SUPPLIED RECORDS:

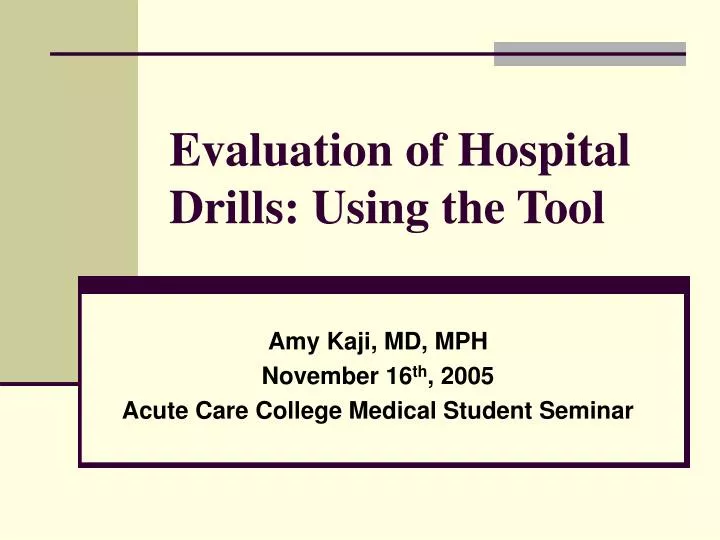 evaluation of hospital drills using the tool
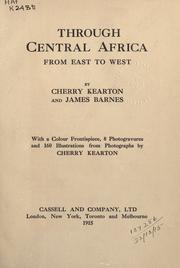Cover of: Through Central Africa from east to west. by Kearton, Cherry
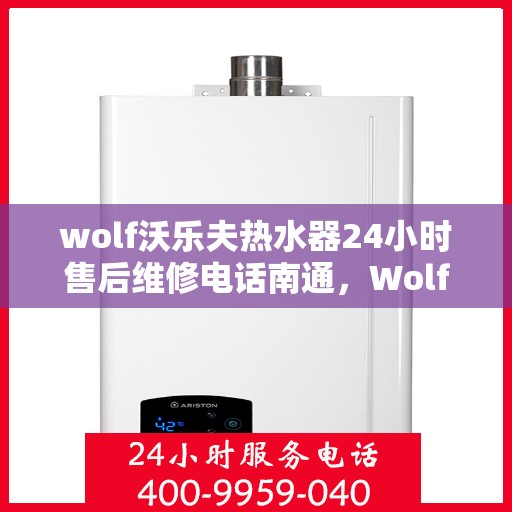 wolf沃乐夫热水器24小时售后维修电话南通，Wolf沃乐夫热水器南通售后维修热线全天候服务，专业解决热水器故障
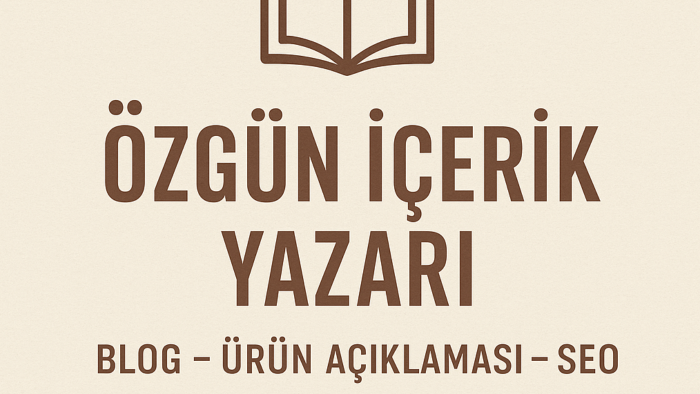 özgün içerikler yazarım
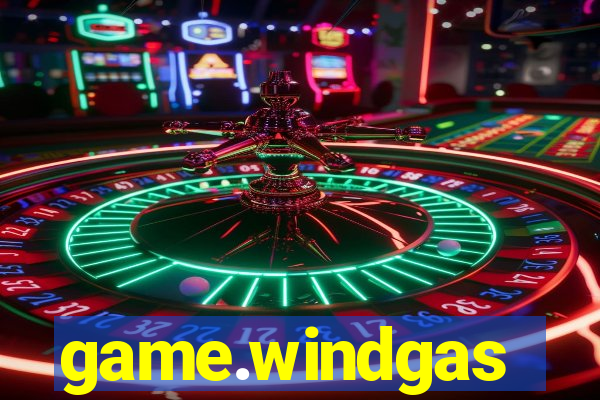 game.windgas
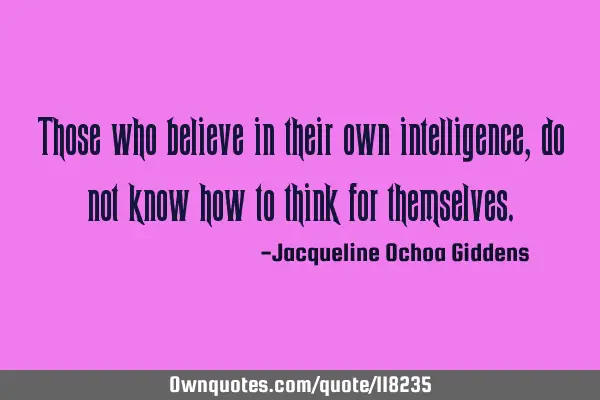 Those who believe in their own intelligence, do not know how to think for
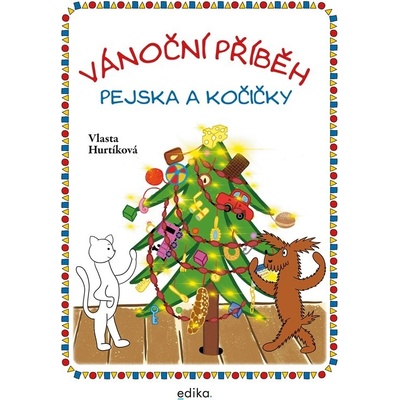 Vánoční příběh pejska a kočičky - Vlasta Hurtíková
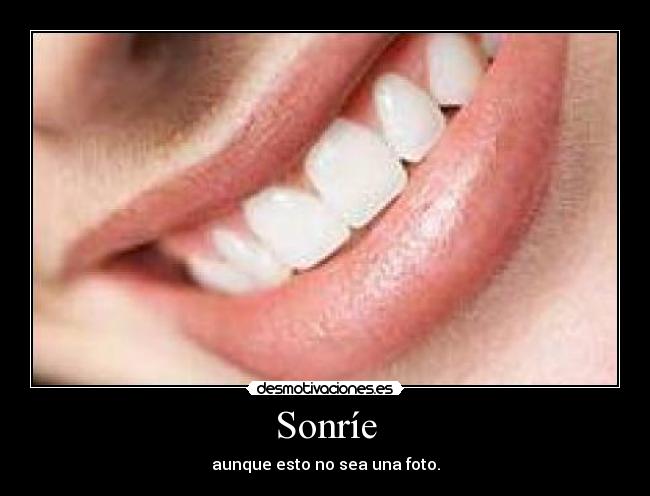 Sonríe - aunque esto no sea una foto.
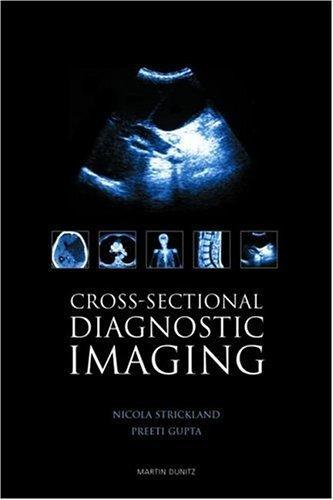 Cross-sectional Diagnostic Imaging: Cases for Self Assessment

WORK INSTRUCTIONS:
For every entry above, write it out exactly and remove any image.

EXERCISE ANSWER:
 evaluation of hospital drills using the tool
Cover of: Through Central Africa from east to west. by Kearton, Cherry
 wolf沃乐夫热水器24小时售后维修电话南通，Wolf沃乐夫热水器南通售后维修热线全天候服务，专业解决热水器故障
 özgün içerikler yazarım
 game.windgas
 Those who believe in their own intelligence, do not know how to think for
 Vánoční příběh pejska a kočičky - Vlasta Hurtíková
 Sonríe - aunque esto no sea una foto.
 Cross-sectional Diagnostic Imaging: Cases for Self Assessment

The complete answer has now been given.